When you introduce MPLS TE tunnels in MPLS VPN network, the continuous end-to-end LSP must be preserved even when the traffic flows across the MPLS TE tunnel. There are several ways to ensure the continuous end-to-end LSP between PE routers:
- MPLS TE tunnel is created on a PE-router and terminates at another PE-router. The end-to-end LSP required to forward MPLS VPN data is the tunnel LSP (Figure 1).
- MPLS TE tunnel is created on a P router, but terminates on a PE-router. The LDP-created LSP from an upstream PE-router is automatically stitched together with the MPLS TE LSP, resulting in a continuous end-to-end LSP (Figure 2).
- MPLS TE tunnel is created on a P router or terminates on a P router. Directed LDP session (enabled with the mpls ip interface configuration command on the tunnel head-end) has to be run across the MPLS TE tunnel to ensure continuous LSP across the tunnel (Figure 3).
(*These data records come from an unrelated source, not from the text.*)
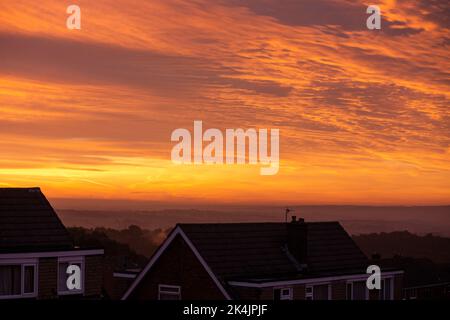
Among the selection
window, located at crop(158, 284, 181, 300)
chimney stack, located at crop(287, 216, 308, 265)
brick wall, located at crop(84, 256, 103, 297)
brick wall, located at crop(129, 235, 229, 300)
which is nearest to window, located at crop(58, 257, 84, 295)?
brick wall, located at crop(84, 256, 103, 297)

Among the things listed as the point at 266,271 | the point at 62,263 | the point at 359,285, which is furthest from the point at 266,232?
the point at 62,263

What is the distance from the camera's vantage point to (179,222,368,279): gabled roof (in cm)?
4425

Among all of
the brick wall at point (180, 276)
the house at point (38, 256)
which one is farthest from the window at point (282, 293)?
the house at point (38, 256)

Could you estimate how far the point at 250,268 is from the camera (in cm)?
4522

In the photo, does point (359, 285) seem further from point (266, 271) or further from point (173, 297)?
point (173, 297)

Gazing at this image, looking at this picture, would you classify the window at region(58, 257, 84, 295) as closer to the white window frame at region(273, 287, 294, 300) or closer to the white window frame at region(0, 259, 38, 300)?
Answer: the white window frame at region(0, 259, 38, 300)

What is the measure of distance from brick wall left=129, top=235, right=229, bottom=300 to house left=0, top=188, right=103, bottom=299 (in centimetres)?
441

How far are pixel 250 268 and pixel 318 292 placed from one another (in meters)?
4.07

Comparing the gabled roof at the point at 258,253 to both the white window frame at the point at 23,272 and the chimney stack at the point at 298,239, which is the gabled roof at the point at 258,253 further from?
the white window frame at the point at 23,272

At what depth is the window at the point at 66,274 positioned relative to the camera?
48156 millimetres
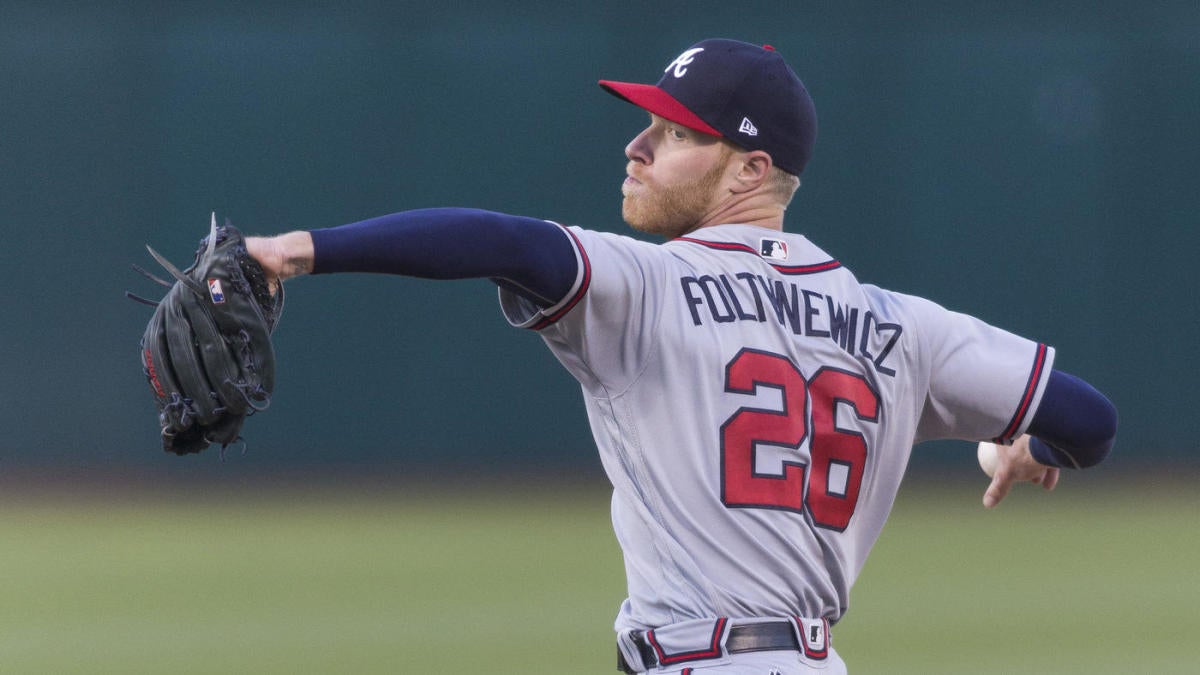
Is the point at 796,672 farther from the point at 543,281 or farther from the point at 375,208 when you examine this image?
the point at 375,208

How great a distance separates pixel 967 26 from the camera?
34.1ft

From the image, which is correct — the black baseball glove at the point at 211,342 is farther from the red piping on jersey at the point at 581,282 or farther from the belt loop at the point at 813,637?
the belt loop at the point at 813,637

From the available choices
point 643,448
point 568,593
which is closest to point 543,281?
point 643,448

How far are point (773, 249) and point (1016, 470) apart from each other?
85 cm

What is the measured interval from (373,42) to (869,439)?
7.78 metres

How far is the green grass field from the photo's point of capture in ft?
20.3

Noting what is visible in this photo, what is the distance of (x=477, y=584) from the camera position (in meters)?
7.43

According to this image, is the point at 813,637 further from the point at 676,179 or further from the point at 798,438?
the point at 676,179

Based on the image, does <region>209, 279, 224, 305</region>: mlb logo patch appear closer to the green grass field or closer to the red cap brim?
the red cap brim

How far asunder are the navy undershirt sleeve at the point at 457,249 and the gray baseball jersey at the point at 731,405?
0.18 feet

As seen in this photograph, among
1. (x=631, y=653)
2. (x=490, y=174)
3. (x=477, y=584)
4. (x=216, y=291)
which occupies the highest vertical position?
(x=216, y=291)

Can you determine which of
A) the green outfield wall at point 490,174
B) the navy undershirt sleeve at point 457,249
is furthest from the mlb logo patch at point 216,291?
the green outfield wall at point 490,174

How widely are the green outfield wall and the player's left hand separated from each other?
6.60 m

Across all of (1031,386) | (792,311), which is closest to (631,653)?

If the LDP session is not run across a tunnel ends on a P router, the MPLS VPN packet entering the tunnel will lose the top label when arriving at the tunnel tail end and the tunnel tail end will try to switch the packet based on an MPLS VPN label which was assigned by another router (egress PE-router), resulting in broken MPLS VPN connectivity (Figure 4). The packet might also get propagated into an unpredictable direction.